Yes, rejecting the merge is the correct behavior.  This is implied by
the existing documentation for both the --merge and --force options to
checkout.

> That leaves a question as to whether we should hold up this series for
> that reason, or if I should pursue a fix to this kind of conflict as a
> forward fix on top of it. What do you think, Elijah and Junio?

I only dug in and found the sparse-checkout/sparse-index bugs because
the D/F changes you made to twoway_merge() looked clearly wrong to me
and I was trying to find a case that would demonstrate it and make it
easier for you to fix up.  I still think the patch is wrong and that
it adds a bug.  If you can drop that patch, and still get correct
behavior in your tests, then I think we can ignore other bugs in this
area, but I'm not happy with that particular patch.  If you need that
patch, then it needs to be corrected, which probably means figuring
out all these bugs.
Derrick Stolee July 19, 2021, 2:05 p.m. UTC | #5
On 7/17/2021 11:37 AM, Elijah Newren wrote:
> On Fri, Jul 16, 2021 at 6:59 AM Derrick Stolee <stolee@gmail.com> wrote:
>>
>> On 7/12/2021 2:46 PM, Derrick Stolee wrote:
>>> On 7/9/2021 5:26 PM, Elijah Newren wrote:
>>>> On Mon, Jun 28, 2021 at 7:13 PM Derrick Stolee via GitGitGadget
>>>> <gitgitgadget@gmail.com> wrote:
>>>>>
>> ...
>>> Further, I expect it to be simpler to modify the behavior
>>> here to match the full checkout case than to make the
>>> sparse-index case match the normal sparse-checkout case.
>>> The "natural" thing would be to keep the staged "folder1/"
>>> directory, but that would present as adding all contained
>>> content, not just the single staged entry.
>> Taking a closer look at the full checkout case, I discovered that the
>> 'git checkout df-conflict' command succeeds in the full checkout case if I
>> apply it directly to the 'master' branch. In that situation, it completely
>> removes the staged change to folder1/edited-content! This seems like
>> incorrect behavior, and has nothing to do with the sparse-checkout feature.
> 
> I was not able to reproduce.  Do you have other modifications to git,
> or is there some other special setup required to trigger the bug that
> I am missing in reading the paragraph above?  Here's what I see:
> 
> <Add an "exit 1 &&" right after "init_repos &&" in the 'diff with
> directory/file conflicts' test, run until first failure, then:
> 
> $ cd trash directory.t1092-sparse-checkout-compatibility/full-checkout
> $ git reset --hard
> $ git checkout rename-in-to-out
> $ echo more stuff >>folder1/edited-content
> $ git add -u
> $ git checkout df-conflict
> error: Your local changes to the following files would be overwritten
> by checkout:
> folder1/edited-content
> Please commit your changes or stash them before you switch branches.
> Aborting
> 
> This looks like the expected behavior to me, and is what I'd also
> expect from the sparse-checkout and sparse-index cases.

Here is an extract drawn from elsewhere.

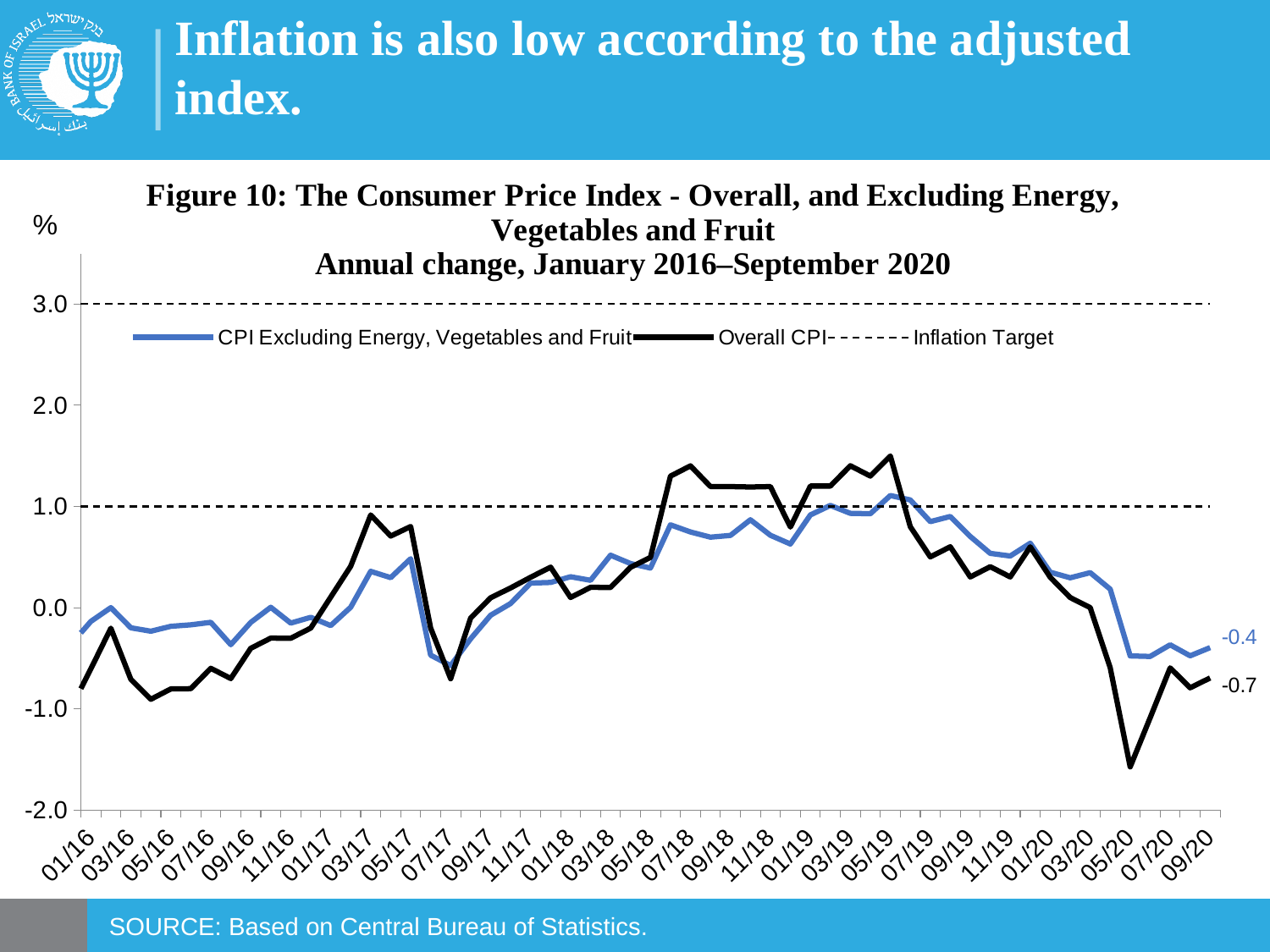
What is the difference between the final labelled values of CPI Excluding Energy, Vegetables and Fruit (-0.4) and Overall CPI (-0.7)? 0.3 What does the dashed line in the chart represent, according to the legend? Inflation Target How many entries does the legend list? 3 What period does the chart cover, according to its title? January 2016–September 2020 What is the value of Overall CPI at the end of the series (09/20)? -0.7 What kind of chart is shown in Figure 10? line chart At 09/20, which series is higher: CPI Excluding Energy, Vegetables and Fruit or Overall CPI? CPI Excluding Energy, Vegetables and Fruit Is the value for CPI Excluding Energy, Vegetables and Fruit in 07/17 greater or less than 0.0? less Between 03/20 and 05/20, does the Overall CPI line rise or fall? fall Is the value for Overall CPI in 05/20 greater or less than -1.0? less Is the value for Overall CPI in 05/19 greater or less than 1.0? greater What is the value of CPI Excluding Energy, Vegetables and Fruit at the end of the series (09/20)? -0.4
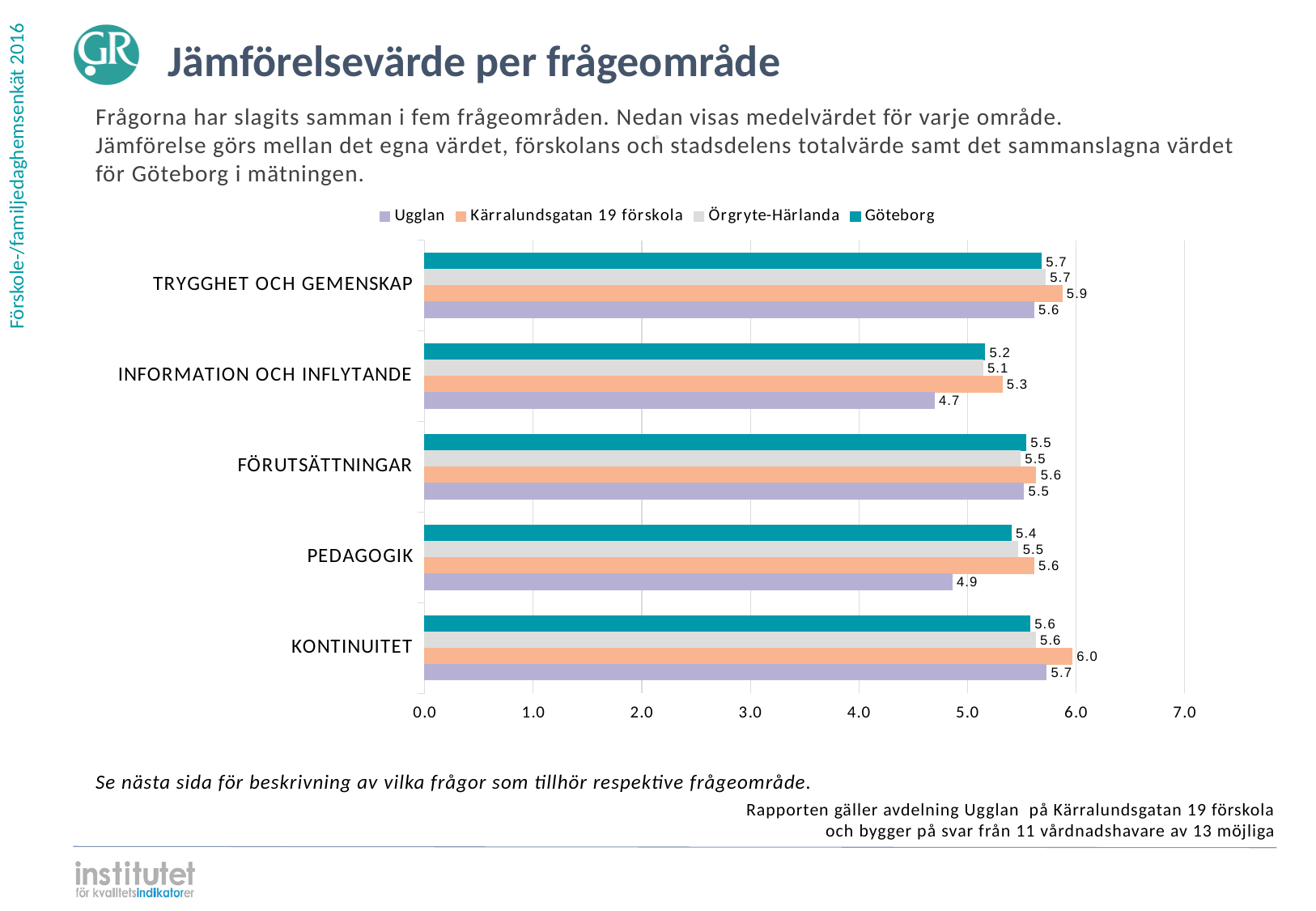
How many categories are shown on the chart? 5 In which category does Ugglan have its lowest value? INFORMATION OCH INFLYTANDE In the KONTINUITET category, which is larger: the value for Ugglan or the value for Göteborg? Ugglan In which category does Kärralundsgatan 19 förskola have its highest value? KONTINUITET What is the value for Ugglan in the INFORMATION OCH INFLYTANDE category? 4.7 What is the difference between the Kärralundsgatan 19 förskola value and the Ugglan value in the PEDAGOGIK category? 0.7 What kind of chart is shown on the slide? Bar chart What is the value for Örgryte-Härlanda in the TRYGGHET OCH GEMENSKAP category? 5.7 Is the value for Ugglan in the PEDAGOGIK category greater or less than 5.0? less What is the value for Kärralundsgatan 19 förskola in the KONTINUITET category? 6.0 How many series does the legend list? 4 What is the value for Göteborg in the PEDAGOGIK category? 5.4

It is fragile to the data shape in my test, so I'll be sure to
include one in the next series version that demonstrates the change.

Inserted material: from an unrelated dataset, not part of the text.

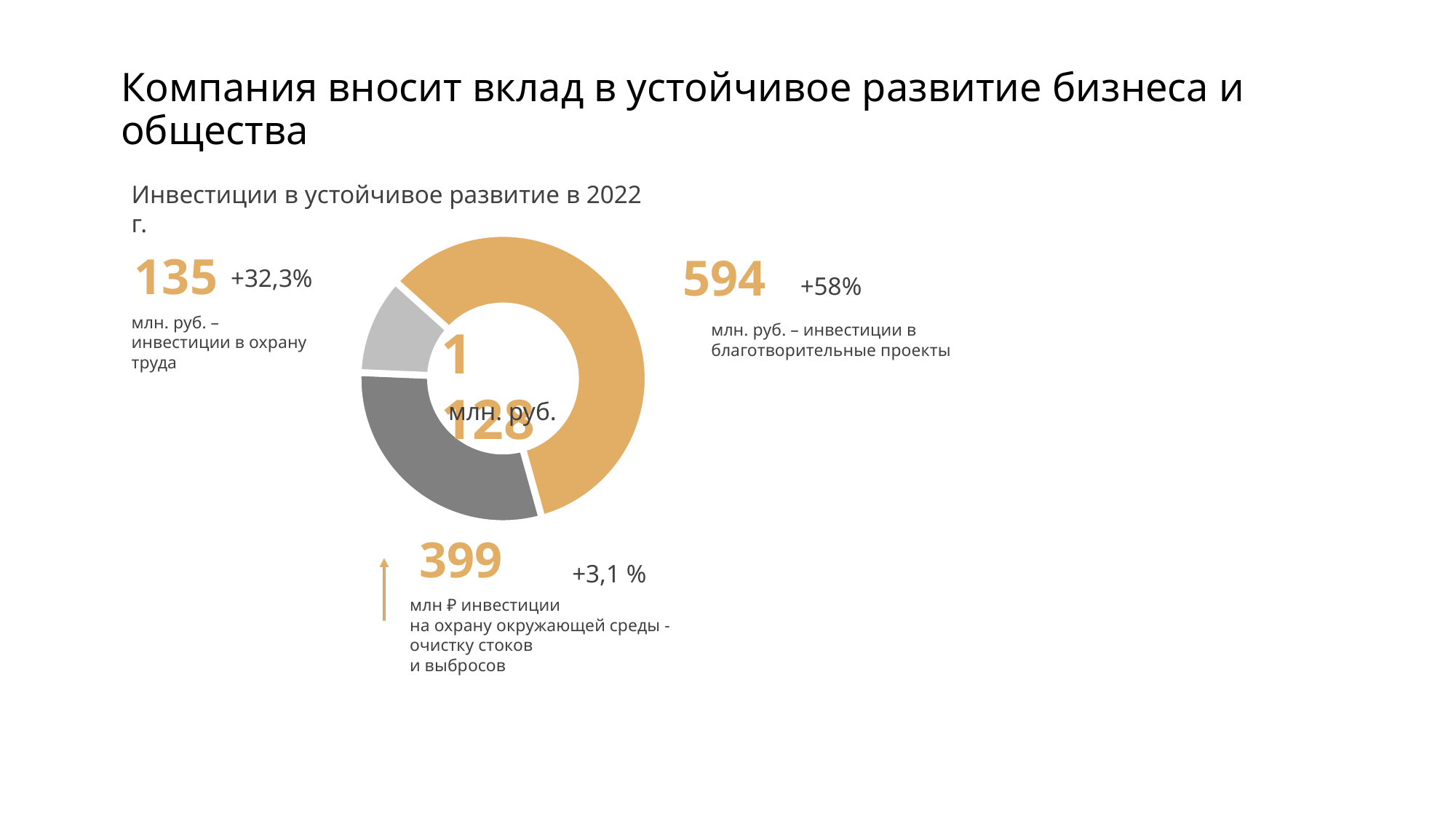
What is the difference between investments in charitable projects and investments in environmental protection? 195 What is the value of investments in environmental protection (инвестиции на охрану окружающей среды), in млн ₽? 399 How many slices does the donut chart have? 3 Which category has the smallest investment value? Инвестиции в охрану труда (135) What is the value of investments in labour protection (инвестиции в охрану труда), in млн. руб.? 135 What is the total of all investments shown in the centre of the donut chart? 1 128 млн. руб. What type of chart is shown on the slide? Donut (pie) chart Which is larger: investments in environmental protection or investments in labour protection? Investments in environmental protection (399) What colour is the slice representing investments in charitable projects? Orange What is the value of investments in charitable projects (инвестиции в благотворительные проекты), in млн. руб.? 594 What year-on-year change is shown for investments in charitable projects? +58% Which category has the largest investment value? Инвестиции в благотворительные проекты (594)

>> It just happens that a sparse-checkout will have a _different_ kind of
>> incorrect behavior!
>>
>> However, when adding the test on top of the ds/status-with-sparse-index
>> branch, the full checkout case matches the sparse-checkout! I bisected
>> this to the additions of files adjacent to folder1/ (folder1. folder1-,
>> etc) in e669ffb (t1092: expand repository data shape, 2021-07-14). If I
>> switch the test to conflict on folder2, then I get the strange behavior
>> that I was noticing on 'master'.
>>
>> Some very subtle things are going on here, and they don't necessarily
>> involve the sparse index. Adding the sparse index to the mix creates a
>> third incorrect behavior to this already-broken case.
>>
>> If we agree that the correct thing to do here is to reject the merge and
>> fail the command, then I can start working on making that change in
>> isolation (because _none_ of the existing behaviors are correct).
> 
> Yes, rejecting the merge is the correct behavior.  This is implied by
> the existing documentation for both the --merge and --force options to
> checkout.
> 
>> That leaves a question as to whether we should hold up this series for
>> that reason, or if I should pursue a fix to this kind of conflict as a
>> forward fix on top of it. What do you think, Elijah and Junio?
> 
> I only dug in and found the sparse-checkout/sparse-index bugs because
> the D/F changes you made to twoway_merge() looked clearly wrong to me
> and I was trying to find a case that would demonstrate it and make it
> easier for you to fix up.  I still think the patch is wrong and that
> it adds a bug.  If you can drop that patch, and still get correct
> behavior in your tests, then I think we can ignore other bugs in this
> area, but I'm not happy with that particular patch.  If you need that
> patch, then it needs to be corrected, which probably means figuring
> out all these bugs.

That's a good point. I reverted the patch and re-ran the test and
found that actually the patch is necessary in order to match the
_incorrect_ behavior. Without the patch, the sparse-index case
(correctly) refuses to complete the checkout.

I'll replace this patch with a test change that demonstrates these
subtleties and marks them as NEEDSWORK.

Thanks,
-Stolee